SOURCE:
━━━━━━━━━━━━━━━━━━━━━━━━━━━━━━
Elena Lukinichna Mrozovskaya or Helène de Mrosovsky (; ; before 1892–1941) was a Russian Empire and Soviet professional photographer of Montenegrin descent.

Life and career
Mrozovskaya's brother, Vladimir Pavlovich Mrozovsky, was a mechanical engineer and painter, and her uncle, , became the military governor-general of Moscow from 1915 to 1917. Mrozovskaya herself was originally a teacher and sales clerk. She studied photography at the Russian Technical Society, finishing in 1892, and then continued her studies with Nadar in Paris. Returning to St. Petersburg, she opened a studio there in 1894. In the 1920s, she was living in Serovo, a district of St. Petersburg. She died in 1941 in Repino, another district of St. Petersburg.

Photography
Mrozovskaya's subjects included Nikolai Rimsky-Korsakov, Mathilde Kschessinska, Vera Komissarzhevskaya, and other artists, writers, and actors of the time. Her photos of the interior of the Saint Petersburg Conservatory, taken beginning in 1896, are among the earliest recordings of the conservatory, and in 1897 she was named its official photographer. She won a bronze medal at the General Art and Industrial Exposition of Stockholm (1897) and a silver medal at the Exposition Universelle (1900) in Paris, and participated as well in the Liège International (1905).
━━━━━━━━━━━━━━━━━━━━━━━━━━━━━━
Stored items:
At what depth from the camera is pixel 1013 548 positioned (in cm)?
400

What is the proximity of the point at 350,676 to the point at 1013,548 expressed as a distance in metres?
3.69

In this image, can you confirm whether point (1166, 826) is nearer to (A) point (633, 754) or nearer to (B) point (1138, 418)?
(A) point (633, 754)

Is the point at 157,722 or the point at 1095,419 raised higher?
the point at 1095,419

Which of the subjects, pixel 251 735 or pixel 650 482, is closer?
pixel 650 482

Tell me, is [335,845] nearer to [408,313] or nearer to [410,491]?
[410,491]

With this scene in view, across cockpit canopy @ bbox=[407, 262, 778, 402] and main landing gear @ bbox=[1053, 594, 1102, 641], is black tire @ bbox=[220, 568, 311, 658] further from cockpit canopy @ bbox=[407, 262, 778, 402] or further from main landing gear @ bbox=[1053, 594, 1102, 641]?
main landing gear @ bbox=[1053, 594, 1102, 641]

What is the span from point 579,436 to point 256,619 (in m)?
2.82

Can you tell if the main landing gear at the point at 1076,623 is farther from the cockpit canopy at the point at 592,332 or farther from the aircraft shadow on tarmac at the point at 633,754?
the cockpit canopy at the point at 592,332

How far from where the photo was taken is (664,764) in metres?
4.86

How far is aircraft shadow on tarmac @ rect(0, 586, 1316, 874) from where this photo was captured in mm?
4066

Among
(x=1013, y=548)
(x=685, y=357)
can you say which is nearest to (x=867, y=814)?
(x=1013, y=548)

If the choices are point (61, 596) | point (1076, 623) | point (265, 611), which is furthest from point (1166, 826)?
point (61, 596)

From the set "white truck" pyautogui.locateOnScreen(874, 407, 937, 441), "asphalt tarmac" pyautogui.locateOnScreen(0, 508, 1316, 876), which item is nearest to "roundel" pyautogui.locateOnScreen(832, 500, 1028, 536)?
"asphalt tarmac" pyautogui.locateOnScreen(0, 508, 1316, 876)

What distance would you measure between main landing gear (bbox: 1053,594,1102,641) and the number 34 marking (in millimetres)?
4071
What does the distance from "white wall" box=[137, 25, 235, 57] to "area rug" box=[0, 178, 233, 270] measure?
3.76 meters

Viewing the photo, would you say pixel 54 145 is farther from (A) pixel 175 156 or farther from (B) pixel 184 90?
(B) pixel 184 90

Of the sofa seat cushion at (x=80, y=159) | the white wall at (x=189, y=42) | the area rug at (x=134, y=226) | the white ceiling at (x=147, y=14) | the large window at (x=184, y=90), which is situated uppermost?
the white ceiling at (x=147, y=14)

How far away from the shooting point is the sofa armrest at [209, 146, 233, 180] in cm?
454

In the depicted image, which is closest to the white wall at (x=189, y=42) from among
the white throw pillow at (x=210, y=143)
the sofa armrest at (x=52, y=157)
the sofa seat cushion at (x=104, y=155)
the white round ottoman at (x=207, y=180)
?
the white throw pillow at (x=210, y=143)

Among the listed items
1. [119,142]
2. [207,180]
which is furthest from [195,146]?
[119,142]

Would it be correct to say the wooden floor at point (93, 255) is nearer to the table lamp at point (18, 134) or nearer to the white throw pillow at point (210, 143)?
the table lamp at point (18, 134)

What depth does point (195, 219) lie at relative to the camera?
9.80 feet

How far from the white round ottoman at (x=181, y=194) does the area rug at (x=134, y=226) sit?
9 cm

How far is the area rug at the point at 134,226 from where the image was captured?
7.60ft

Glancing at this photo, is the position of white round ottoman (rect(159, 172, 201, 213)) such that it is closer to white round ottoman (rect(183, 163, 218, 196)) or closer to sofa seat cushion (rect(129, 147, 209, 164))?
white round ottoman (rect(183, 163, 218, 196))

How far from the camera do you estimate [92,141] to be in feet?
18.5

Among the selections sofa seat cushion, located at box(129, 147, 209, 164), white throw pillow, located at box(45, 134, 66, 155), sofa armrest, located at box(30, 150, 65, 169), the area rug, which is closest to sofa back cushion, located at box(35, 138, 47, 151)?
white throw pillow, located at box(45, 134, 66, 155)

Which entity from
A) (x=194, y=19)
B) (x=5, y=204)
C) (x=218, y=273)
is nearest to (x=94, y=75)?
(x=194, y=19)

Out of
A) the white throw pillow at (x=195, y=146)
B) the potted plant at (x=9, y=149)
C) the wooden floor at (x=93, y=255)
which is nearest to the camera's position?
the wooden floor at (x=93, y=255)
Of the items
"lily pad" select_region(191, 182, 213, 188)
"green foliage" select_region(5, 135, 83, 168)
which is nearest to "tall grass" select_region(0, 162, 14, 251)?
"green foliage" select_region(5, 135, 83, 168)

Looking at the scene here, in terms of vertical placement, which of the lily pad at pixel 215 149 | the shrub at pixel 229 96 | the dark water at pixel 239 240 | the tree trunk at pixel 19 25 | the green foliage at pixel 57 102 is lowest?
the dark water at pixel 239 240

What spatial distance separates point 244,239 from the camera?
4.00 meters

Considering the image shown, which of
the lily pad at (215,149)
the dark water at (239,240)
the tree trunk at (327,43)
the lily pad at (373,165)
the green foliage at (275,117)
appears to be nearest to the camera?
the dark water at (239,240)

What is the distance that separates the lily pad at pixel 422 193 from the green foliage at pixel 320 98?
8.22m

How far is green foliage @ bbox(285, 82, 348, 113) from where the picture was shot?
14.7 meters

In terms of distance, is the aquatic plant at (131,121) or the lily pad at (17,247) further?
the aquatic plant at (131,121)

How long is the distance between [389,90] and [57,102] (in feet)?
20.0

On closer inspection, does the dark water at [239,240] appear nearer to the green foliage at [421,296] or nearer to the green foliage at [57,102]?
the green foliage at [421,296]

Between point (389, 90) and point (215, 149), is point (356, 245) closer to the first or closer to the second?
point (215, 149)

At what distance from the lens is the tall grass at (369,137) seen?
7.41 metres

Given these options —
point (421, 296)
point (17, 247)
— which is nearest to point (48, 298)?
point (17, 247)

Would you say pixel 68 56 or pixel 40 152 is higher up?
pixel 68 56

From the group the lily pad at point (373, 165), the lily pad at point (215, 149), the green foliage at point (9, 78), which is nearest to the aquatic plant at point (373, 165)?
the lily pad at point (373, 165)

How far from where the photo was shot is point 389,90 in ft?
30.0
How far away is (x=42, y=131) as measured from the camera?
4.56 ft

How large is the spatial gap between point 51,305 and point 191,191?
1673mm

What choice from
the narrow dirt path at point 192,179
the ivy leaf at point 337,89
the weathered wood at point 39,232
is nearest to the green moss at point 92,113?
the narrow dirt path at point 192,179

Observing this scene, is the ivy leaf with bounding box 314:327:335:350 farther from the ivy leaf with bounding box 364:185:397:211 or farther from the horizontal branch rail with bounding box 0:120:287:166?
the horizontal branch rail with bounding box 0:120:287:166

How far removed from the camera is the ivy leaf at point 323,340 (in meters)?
━━━━━━━━━━━━━━━━━━━━━━━━━━━━━━
WRITTEN EXERCISE 1:
Answer the following questions using the biography of Elena Mrozovskaya.
(a) With whom did she continue her photography studies in Paris?
(b) In what year did she open a studio in St. Petersburg?
(c) What medal did she receive at the Exposition Universelle (1900)?
WRITTEN EXERCISE 2: Swap "Russian Empire" for "Imperial Russian" in the biography of Elena Mrozovskaya, reproducing the passage starting at "Elena Lukinichna Mrozovskaya" and ending at "of Montenegrin descent.".
WRITTEN EXERCISE 3: Carry on the biography of Elena Mrozovskaya from the point where it stops.

WRITTEN ANSWER 1:
(a) Nadar
(b) 1894
(c) A silver medal

WRITTEN ANSWER 2:
Elena Lukinichna Mrozovskaya or Helène de Mrosovsky (; ; before 1892–1941) was a Imperial Russian and Soviet professional photographer of Montenegrin descent.

WRITTEN ANSWER 3:
Collections and exhibits

One of her photos, a hand-tinted image of Princess Olga Orlova wearing a kokoshnik at the 1903 Ball in the Winter Palace, is in the collection of the Hermitage Museum and was sent to the Hermitage Rooms of Somerset House in London in 2003, as part of a traveling exhibit celebrating St. Petersburg's tricentennial. Another of her tinted photos, "Portrait of girl in Little Russia costume", is in the collection of the Moscow House of Photography, and was exhibited in Amsterdam in early 2013 as part of an exhibit organized by the Russian Ministry of Culture. Many photos by Mrozovskaya are kept in the collection of the St. Petersburg Conservatory, and several more are in the collection of the Russian State Archive of Literature and Art.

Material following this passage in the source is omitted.